This Act mandates the Department of Labor to establish and enforce comprehensive workplace violence prevention standards for healthcare and social service workers, while also tying compliance to Medicare funding for certain facilities.
Joe Courtney
Representative
CT-2
This Act mandates the Secretary of Labor to establish an interim and then a final standard requiring comprehensive workplace violence prevention plans for employers in the healthcare and social service sectors. These plans must be developed with employee input and detail risk assessments, hazard controls, reporting procedures, and annual training. Furthermore, the bill amends the Social Security Act to require Medicare-funded hospitals and skilled nursing facilities not covered by OSHA to comply with these new federal workplace violence prevention standards. The legislation also establishes clear definitions for workplace violence and includes strong anti-retaliation protections for employees who exercise their rights under the Act.
If you work in a hospital, a nursing home, or any kind of social service facility, you know that violence isn’t just a possibility—it’s often a serious, daily risk. This new legislation, the Workplace Violence Prevention for Health Care and Social Service Workers Act, aims to change that by forcing employers in these high-risk fields to finally implement mandatory, comprehensive safety plans.
This bill gives the Secretary of Labor one year to issue an interim final standard for workplace violence prevention. That means within 12 months, employers at most hospitals, clinics, residential care facilities, and even home-health agencies must start following a federal safety rule. Crucially, this rule must be built around a written prevention plan developed with genuine input from the direct care employees and their representatives (SEC. 101, SEC. 103).
For most people working in these sectors, the biggest shift will be the required involvement in safety planning. No more top-down safety memos that ignore the reality on the floor. The new standard requires employers to create a plan that is tailored to the specific hazards of that facility, and that plan must be developed with input from the people actually doing the job (SEC. 103). Think of it like this: if you’re a nurse in the ER, you know exactly where the blind spots are or which patient intake procedures create the most risk. Your employer will now be required to use your knowledge to identify hazards and design solutions.
The plans must detail how the employer will use the hierarchy of controls—meaning they have to try engineering fixes (like better locks, panic buttons, or shatter-resistant glass) before relying solely on administrative solutions (like more training). They also have to maintain a detailed log of every violent incident for at least five years, including the time, location, nature of injuries, and who committed the violence (SEC. 103).
This legislation tackles four types of violence—from random intruders (Type 1) to patients/clients (Type 2) and even coworkers (Type 3). For a social worker doing home visits, this means the employer’s plan must include specific work practice controls designed to mitigate those risks, like having adequate staffing for high-risk situations or providing alarms (SEC. 105). For a physical therapist in a nursing home, this means the facility must conduct an annual evaluation of its plan, checking the incident log and updating procedures based on what’s actually happening on the floor (SEC. 103).
Perhaps the most important protection for employees is the anti-retaliation policy.
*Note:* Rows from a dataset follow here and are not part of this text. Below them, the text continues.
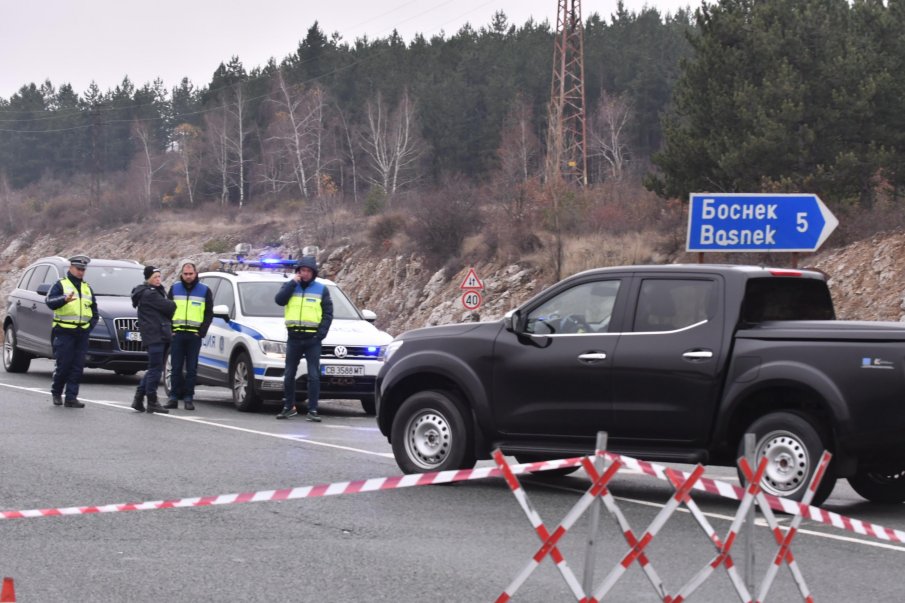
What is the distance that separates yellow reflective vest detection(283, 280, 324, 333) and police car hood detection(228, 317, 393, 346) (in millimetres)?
1082

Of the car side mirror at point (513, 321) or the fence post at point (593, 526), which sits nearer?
the fence post at point (593, 526)

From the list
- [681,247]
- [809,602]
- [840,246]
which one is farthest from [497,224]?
[809,602]

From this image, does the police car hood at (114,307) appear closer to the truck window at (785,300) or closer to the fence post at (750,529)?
the truck window at (785,300)

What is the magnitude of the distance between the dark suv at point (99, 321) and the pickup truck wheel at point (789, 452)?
43.4 feet

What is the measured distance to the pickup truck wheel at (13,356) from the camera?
22359mm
The law explicitly forbids employers from discriminating against or punishing any worker for reporting a violent incident, a threat, or a safety concern to management, law enforcement, or any government agency (SEC. 103). This is designed to ensure that fear of losing your job doesn't prevent you from speaking up about a dangerous situation.
For hospitals and skilled nursing facilities that receive Medicare funding, compliance with this new standard isn't optional—it’s tied directly to their bottom line. The bill amends the Social Security Act, making adherence to the Workplace Violence Prevention Standard a condition of participation in Medicare (SEC. 201). If a facility fails to meet the safety requirements, it could face penalties related to its funding status. This ensures that even facilities not traditionally under federal OSHA's direct jurisdiction are forced to adopt these protective measures.
While this bill creates new administrative costs and burdens for covered employers, the mandate for employee participation and the connection to Medicare funding suggest that this isn't just a paper exercise. The goal is to move beyond voluntary guidelines and establish a clear, enforceable federal standard that finally makes safety a shared responsibility—and a mandatory one—in these critical fields.